## Information shown
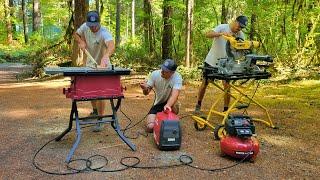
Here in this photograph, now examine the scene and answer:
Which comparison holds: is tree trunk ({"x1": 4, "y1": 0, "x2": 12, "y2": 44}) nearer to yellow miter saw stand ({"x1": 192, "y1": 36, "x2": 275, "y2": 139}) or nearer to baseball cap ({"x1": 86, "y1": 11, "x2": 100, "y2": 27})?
baseball cap ({"x1": 86, "y1": 11, "x2": 100, "y2": 27})

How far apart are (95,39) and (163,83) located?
1.17 m

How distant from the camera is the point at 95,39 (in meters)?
5.63

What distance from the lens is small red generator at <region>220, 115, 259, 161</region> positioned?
4.52m

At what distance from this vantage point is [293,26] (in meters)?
12.7

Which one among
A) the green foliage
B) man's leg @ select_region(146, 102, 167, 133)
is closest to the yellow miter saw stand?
man's leg @ select_region(146, 102, 167, 133)

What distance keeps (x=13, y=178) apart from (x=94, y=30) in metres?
2.37

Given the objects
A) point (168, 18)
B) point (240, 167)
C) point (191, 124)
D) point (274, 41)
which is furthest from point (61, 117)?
point (274, 41)

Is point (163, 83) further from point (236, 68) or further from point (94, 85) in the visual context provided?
point (94, 85)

## Your goal
Reproduce all of the entries above verbatim, omitting the pictures.

## Task output
Here in this photograph, now examine the scene and answer:
Which comparison holds: is tree trunk ({"x1": 4, "y1": 0, "x2": 12, "y2": 44}) nearer to yellow miter saw stand ({"x1": 192, "y1": 36, "x2": 275, "y2": 139}) or nearer to baseball cap ({"x1": 86, "y1": 11, "x2": 100, "y2": 27})?
baseball cap ({"x1": 86, "y1": 11, "x2": 100, "y2": 27})

How far apart are (95,39) and (163,83) located?
1.17 m

How distant from the camera is the point at 95,39 (in meters)?
5.63

What distance from the lens is small red generator at <region>220, 115, 259, 161</region> positioned?
4.52m

At what distance from this vantage point is [293,26] (in meters)?
12.7

Which one among
A) the green foliage
B) man's leg @ select_region(146, 102, 167, 133)
is closest to the yellow miter saw stand?
man's leg @ select_region(146, 102, 167, 133)

What distance keeps (x=13, y=178) apart from (x=94, y=30) in metres?
2.37

Given the objects
A) point (168, 18)
B) point (240, 167)
C) point (191, 124)
D) point (274, 41)
which is furthest from point (61, 117)?
point (274, 41)

Is point (163, 83) further from point (236, 68) or further from point (94, 85) in the visual context provided?
point (94, 85)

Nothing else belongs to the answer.